IN Brief:
- Scotland’s build-to-rent sector is expected to regain momentum after rent control exemptions came into force.
- Ryden says the change could help unlock nearly 10,000 stalled homes.
- No large-scale BTR schemes are currently under construction in Scotland despite an approved development pipeline.
Ryden has said Scotland’s build-to-rent sector could be set for a revival after new regulations exempted qualifying BTR schemes from rent control measures.
The property consultancy, part of the Lambert Smith Hampton group, said the change has the potential to unlock nearly 10,000 homes and restart investment after several years of stalled activity. Its Scotland-focused analysis forms part of LSH’s Live & Kicking Build to Rent Report 2026.
The slowdown has been substantial. Despite a pipeline of approved developments, there are currently no large-scale BTR schemes under construction anywhere in Scotland. Development activity effectively halted after emergency rent controls were introduced during the cost-of-living crisis, weakening investor confidence and delaying new projects in major cities.
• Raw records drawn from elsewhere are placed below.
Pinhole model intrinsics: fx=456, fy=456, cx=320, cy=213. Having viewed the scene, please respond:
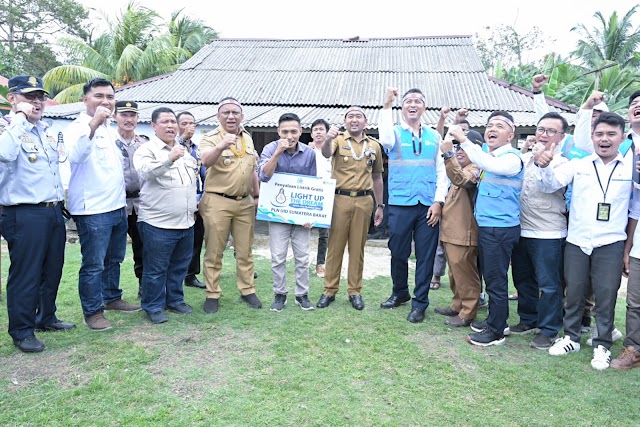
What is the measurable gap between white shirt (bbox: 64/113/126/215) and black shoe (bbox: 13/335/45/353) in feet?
3.57

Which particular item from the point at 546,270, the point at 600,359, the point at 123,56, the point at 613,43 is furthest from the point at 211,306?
the point at 613,43

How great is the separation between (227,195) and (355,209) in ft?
4.33

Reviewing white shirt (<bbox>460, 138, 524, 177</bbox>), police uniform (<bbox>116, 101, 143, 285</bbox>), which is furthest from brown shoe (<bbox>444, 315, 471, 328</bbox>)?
police uniform (<bbox>116, 101, 143, 285</bbox>)

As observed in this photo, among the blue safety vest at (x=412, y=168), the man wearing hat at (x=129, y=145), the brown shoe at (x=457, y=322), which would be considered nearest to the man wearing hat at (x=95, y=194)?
the man wearing hat at (x=129, y=145)

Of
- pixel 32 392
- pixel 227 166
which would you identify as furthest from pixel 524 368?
pixel 32 392

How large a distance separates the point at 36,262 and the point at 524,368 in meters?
3.93

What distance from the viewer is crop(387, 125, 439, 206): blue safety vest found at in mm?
4547

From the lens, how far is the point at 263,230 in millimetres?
10375

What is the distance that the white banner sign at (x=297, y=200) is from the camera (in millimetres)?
4684

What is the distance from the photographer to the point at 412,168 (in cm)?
455

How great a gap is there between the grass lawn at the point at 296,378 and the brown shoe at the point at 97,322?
8 centimetres

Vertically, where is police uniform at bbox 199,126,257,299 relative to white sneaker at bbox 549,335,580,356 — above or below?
above

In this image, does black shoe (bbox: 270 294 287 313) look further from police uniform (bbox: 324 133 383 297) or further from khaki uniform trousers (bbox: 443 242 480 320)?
khaki uniform trousers (bbox: 443 242 480 320)

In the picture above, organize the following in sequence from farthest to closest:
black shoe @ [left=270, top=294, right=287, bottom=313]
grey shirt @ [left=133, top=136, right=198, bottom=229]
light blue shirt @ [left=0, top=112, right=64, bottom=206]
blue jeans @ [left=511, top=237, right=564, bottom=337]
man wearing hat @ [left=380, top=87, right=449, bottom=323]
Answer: black shoe @ [left=270, top=294, right=287, bottom=313], man wearing hat @ [left=380, top=87, right=449, bottom=323], grey shirt @ [left=133, top=136, right=198, bottom=229], blue jeans @ [left=511, top=237, right=564, bottom=337], light blue shirt @ [left=0, top=112, right=64, bottom=206]
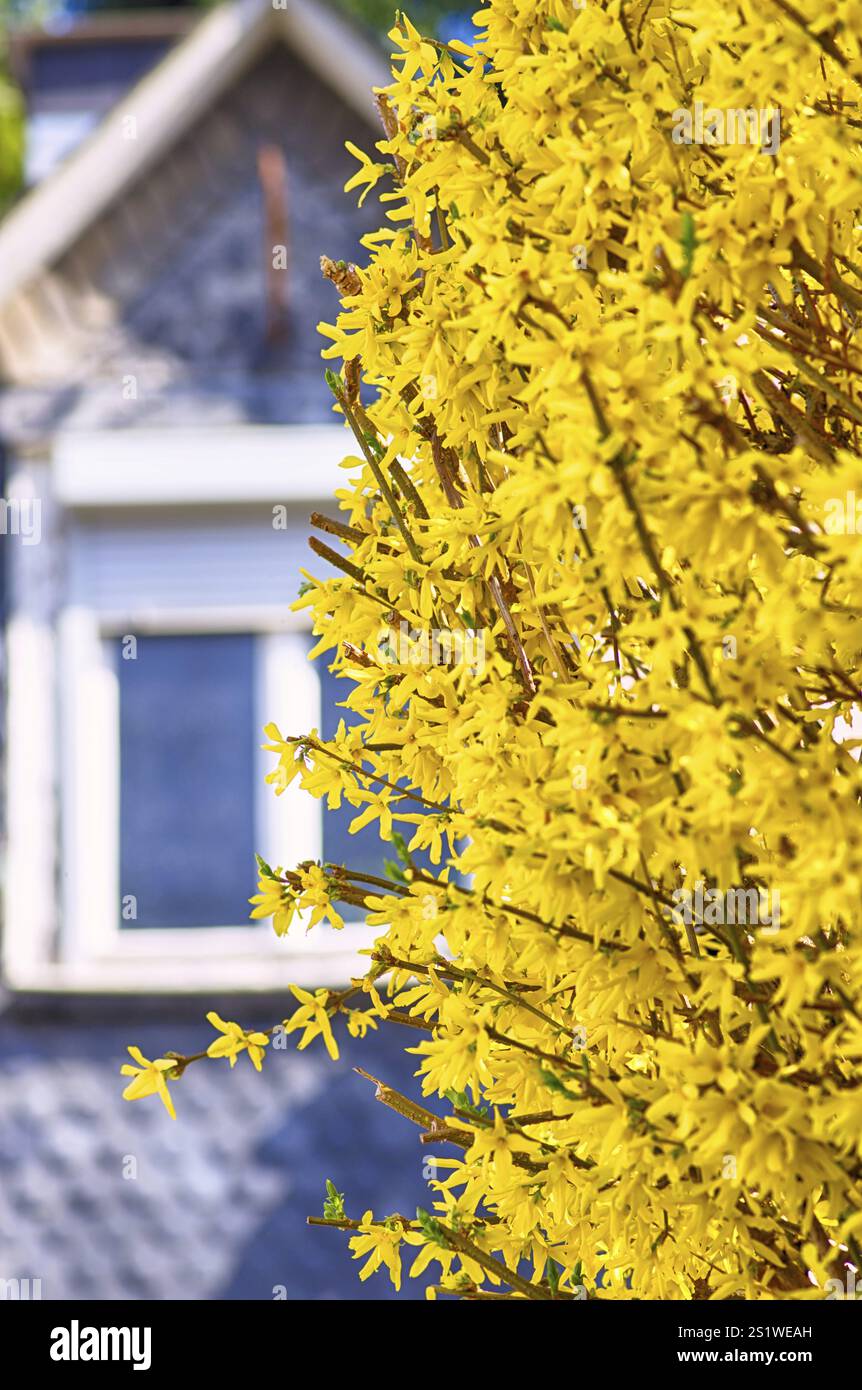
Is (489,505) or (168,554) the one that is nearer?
(489,505)

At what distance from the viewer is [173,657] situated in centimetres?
461

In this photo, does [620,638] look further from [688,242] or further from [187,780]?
[187,780]

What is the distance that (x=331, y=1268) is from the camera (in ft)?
14.1

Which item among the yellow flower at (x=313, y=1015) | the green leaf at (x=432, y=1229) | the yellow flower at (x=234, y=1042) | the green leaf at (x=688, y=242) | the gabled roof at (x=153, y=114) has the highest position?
the gabled roof at (x=153, y=114)

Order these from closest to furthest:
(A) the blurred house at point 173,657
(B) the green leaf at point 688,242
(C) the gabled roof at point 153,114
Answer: (B) the green leaf at point 688,242 < (A) the blurred house at point 173,657 < (C) the gabled roof at point 153,114

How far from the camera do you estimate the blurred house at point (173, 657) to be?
14.1 feet

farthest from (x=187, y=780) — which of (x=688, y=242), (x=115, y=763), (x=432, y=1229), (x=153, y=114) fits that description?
(x=688, y=242)

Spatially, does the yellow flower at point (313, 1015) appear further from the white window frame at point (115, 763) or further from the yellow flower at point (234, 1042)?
the white window frame at point (115, 763)

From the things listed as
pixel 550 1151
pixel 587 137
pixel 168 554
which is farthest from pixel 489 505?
pixel 168 554

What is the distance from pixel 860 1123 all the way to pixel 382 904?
519 mm

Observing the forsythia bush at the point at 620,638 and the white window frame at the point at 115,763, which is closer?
the forsythia bush at the point at 620,638

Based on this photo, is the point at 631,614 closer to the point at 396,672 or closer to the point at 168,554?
the point at 396,672

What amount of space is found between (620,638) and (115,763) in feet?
11.1

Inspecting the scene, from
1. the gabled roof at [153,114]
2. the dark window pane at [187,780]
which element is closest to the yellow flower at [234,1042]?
the dark window pane at [187,780]
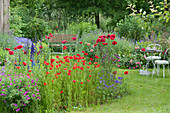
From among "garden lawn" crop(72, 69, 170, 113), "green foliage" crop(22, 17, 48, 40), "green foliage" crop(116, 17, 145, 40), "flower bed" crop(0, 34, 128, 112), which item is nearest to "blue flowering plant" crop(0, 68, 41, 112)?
"flower bed" crop(0, 34, 128, 112)

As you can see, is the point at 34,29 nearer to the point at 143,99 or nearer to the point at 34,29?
the point at 34,29

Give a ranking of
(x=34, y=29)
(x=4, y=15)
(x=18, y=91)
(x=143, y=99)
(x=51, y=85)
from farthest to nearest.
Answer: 1. (x=34, y=29)
2. (x=4, y=15)
3. (x=143, y=99)
4. (x=51, y=85)
5. (x=18, y=91)

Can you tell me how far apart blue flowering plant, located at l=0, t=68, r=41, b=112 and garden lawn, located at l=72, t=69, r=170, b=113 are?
928 mm

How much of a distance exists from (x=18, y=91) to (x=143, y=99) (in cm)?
251

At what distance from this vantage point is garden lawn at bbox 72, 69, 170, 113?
3905 mm

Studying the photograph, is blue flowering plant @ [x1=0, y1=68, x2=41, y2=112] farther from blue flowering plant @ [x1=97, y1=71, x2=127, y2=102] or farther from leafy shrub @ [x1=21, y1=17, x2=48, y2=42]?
leafy shrub @ [x1=21, y1=17, x2=48, y2=42]

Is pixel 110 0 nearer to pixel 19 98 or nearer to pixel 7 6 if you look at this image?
pixel 7 6

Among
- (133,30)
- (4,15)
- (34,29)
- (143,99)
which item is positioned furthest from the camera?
(34,29)

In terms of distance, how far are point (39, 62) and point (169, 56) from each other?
625 cm

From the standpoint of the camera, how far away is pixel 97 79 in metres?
4.77

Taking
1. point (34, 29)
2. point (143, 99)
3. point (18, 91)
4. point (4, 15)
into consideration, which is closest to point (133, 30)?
point (34, 29)

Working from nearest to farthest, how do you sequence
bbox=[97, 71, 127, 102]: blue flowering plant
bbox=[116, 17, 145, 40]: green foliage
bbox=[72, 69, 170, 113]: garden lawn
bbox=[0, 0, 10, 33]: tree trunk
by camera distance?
1. bbox=[72, 69, 170, 113]: garden lawn
2. bbox=[97, 71, 127, 102]: blue flowering plant
3. bbox=[0, 0, 10, 33]: tree trunk
4. bbox=[116, 17, 145, 40]: green foliage

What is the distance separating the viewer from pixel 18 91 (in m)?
3.37

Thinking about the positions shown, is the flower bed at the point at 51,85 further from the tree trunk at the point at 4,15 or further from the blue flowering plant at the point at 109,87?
the tree trunk at the point at 4,15
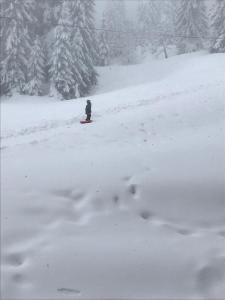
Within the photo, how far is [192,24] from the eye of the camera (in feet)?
159

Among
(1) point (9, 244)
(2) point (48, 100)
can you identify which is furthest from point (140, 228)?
(2) point (48, 100)

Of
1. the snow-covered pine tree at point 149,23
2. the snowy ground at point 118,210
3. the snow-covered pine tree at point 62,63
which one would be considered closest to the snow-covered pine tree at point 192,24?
A: the snow-covered pine tree at point 62,63

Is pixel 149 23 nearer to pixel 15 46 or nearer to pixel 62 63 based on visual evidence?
pixel 62 63

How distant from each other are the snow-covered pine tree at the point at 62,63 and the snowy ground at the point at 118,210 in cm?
1855

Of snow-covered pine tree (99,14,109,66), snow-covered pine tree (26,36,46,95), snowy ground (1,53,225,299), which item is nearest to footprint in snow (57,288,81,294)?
snowy ground (1,53,225,299)

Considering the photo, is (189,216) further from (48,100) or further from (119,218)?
(48,100)

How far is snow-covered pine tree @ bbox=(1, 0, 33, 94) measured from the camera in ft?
120

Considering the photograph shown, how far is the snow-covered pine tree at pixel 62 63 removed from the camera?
36406 mm

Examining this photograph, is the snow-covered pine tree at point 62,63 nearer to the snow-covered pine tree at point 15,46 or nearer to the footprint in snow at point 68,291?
the snow-covered pine tree at point 15,46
The Private Housing Rent Control (Exempt Property) (Scotland) Regulations 2026 came into force in April and confirm that qualifying BTR developments will not be subject to rent control measures. The exemption gives investors and developers greater certainty over future rental income, which is central to the financing model for purpose-built rental schemes.
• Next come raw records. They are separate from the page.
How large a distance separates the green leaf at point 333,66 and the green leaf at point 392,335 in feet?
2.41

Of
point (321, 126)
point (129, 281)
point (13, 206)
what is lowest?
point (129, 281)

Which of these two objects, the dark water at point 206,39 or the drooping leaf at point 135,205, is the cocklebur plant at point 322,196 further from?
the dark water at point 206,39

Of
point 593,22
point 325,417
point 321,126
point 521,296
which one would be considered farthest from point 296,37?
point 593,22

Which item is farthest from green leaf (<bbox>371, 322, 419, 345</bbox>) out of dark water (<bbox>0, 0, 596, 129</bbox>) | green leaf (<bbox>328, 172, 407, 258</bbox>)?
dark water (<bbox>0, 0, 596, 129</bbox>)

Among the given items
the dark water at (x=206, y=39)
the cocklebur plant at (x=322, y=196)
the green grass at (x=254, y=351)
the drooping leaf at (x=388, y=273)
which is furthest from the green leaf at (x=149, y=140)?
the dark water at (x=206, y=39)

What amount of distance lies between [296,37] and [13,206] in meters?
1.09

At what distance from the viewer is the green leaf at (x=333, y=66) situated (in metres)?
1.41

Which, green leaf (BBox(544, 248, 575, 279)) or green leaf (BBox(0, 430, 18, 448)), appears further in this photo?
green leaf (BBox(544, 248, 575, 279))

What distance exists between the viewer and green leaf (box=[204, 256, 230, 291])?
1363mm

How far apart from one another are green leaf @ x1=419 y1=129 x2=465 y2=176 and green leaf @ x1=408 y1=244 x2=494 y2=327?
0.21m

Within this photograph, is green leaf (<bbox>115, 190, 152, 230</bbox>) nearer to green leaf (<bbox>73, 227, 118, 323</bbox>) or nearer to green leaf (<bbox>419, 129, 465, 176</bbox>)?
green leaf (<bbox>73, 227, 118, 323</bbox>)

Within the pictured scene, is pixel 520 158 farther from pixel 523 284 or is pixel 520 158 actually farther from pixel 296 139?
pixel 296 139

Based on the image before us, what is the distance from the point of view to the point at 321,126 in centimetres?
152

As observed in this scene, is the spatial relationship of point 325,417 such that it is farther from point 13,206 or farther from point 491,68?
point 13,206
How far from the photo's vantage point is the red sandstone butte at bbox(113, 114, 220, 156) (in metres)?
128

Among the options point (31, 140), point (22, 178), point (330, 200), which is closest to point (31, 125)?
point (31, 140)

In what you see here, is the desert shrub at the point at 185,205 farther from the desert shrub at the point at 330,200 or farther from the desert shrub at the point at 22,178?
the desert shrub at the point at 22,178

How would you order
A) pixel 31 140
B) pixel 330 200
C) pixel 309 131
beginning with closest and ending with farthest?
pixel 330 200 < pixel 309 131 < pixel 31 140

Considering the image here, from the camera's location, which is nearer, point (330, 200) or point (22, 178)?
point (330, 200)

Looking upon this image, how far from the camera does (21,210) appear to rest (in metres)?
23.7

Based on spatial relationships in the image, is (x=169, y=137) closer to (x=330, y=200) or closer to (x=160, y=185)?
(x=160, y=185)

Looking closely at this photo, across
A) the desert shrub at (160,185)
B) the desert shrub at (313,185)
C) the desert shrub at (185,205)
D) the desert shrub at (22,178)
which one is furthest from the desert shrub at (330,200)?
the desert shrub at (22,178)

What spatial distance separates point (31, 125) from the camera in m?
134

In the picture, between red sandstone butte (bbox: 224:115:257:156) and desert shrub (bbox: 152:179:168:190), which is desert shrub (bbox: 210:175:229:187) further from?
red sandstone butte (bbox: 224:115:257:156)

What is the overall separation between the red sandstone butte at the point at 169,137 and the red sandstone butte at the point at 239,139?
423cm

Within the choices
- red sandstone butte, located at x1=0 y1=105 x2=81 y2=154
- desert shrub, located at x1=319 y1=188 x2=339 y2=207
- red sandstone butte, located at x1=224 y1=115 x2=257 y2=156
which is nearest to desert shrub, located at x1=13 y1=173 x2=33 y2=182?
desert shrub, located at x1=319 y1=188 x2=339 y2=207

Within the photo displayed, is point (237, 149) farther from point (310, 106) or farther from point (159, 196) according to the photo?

Activity is expected to focus first on Glasgow and Edinburgh, where demand for rental housing remains strong and where consented or advanced pipelines are more likely to move once funding conditions improve. Delivery will still be shaped by construction inflation, planning capacity, funding scrutiny, operational performance requirements, energy efficiency, and resident amenity standards.
The policy shift reflects the tension between rent regulation and housing supply. Rent controls can provide political and social reassurance in overheated markets, but institutional investors require predictable income streams before committing capital to large-scale rental developments. When that predictability weakens, projects can quickly become unfinanceable, even where planning permission is in place and demand is clear.
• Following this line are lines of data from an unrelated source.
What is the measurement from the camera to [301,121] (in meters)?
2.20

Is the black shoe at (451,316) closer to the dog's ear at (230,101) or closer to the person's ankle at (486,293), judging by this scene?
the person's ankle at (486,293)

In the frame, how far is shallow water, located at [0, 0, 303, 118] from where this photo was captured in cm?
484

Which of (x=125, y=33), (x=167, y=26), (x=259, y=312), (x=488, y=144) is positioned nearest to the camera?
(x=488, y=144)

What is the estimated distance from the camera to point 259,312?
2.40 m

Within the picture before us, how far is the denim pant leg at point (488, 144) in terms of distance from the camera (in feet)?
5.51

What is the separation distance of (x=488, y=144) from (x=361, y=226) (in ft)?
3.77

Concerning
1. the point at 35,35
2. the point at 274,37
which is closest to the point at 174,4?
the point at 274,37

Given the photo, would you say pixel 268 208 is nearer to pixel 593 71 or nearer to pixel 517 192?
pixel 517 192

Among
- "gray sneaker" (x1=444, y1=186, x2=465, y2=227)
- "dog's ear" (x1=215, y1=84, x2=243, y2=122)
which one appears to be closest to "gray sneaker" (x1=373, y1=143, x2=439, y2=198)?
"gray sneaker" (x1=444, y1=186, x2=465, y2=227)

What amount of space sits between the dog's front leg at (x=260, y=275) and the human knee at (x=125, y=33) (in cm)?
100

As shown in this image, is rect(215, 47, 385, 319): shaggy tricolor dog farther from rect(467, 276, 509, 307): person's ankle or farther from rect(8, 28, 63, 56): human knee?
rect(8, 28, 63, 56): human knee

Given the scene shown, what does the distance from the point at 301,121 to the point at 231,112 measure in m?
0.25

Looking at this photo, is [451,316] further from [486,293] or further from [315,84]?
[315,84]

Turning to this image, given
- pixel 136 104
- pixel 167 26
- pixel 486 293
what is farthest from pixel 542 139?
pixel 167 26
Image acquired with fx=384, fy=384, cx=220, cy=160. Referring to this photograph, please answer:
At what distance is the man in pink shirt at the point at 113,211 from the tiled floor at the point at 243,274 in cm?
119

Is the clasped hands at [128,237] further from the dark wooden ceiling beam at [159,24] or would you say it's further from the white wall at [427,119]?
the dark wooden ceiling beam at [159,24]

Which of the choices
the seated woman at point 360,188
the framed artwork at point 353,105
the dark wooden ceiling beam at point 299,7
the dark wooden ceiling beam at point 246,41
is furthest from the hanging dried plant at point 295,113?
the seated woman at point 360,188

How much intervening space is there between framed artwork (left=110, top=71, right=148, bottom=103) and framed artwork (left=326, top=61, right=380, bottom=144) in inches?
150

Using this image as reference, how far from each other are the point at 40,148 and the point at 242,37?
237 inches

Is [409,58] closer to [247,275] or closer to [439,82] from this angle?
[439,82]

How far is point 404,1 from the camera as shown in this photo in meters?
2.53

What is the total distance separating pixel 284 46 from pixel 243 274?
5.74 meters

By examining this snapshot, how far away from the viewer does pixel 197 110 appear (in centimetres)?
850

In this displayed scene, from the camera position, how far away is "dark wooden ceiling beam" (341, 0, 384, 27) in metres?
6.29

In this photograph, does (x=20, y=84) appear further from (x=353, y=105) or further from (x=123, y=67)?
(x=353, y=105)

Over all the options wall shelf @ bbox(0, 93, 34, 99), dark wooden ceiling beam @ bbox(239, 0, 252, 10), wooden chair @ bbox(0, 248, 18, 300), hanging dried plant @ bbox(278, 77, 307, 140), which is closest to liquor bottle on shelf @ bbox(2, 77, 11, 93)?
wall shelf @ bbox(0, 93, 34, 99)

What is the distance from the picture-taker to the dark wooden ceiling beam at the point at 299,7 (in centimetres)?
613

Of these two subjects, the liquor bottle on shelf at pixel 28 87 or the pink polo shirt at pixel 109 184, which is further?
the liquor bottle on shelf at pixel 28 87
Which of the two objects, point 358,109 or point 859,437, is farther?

A return of BTR activity would add useful depth to the Scottish building pipeline. Large rental schemes generate demand for groundworks, structural frames, facades, mechanical and electrical packages, modular components, internal fit-out, landscaping, and long-term maintenance planning. The sector also supports repeatable building types, with standardised layouts and systems often used to manage cost, programme, and operational performance.
Scotland’s wider housing market remains constrained. Public-sector housing budgets are under pressure, private-sale housing has been hit by affordability constraints, and higher build costs have weakened development viability. Purpose-built rental housing cannot solve those issues alone, but a functioning BTR market can bring institutional capital into urban housing supply and create another tenure route for major cities.
The exemption now gives Scotland a clear policy test. If investor confidence returns and stalled schemes begin moving, targeted regulatory carve-outs may help support supply while leaving rent control protections elsewhere in the market. If delivery remains slow, attention will shift back to planning speed, grid capacity, construction costs, and finance availability. Scotland’s BTR sector has regulatory clarity again, and developers now have a stronger basis for revisiting schemes that had been left on hold.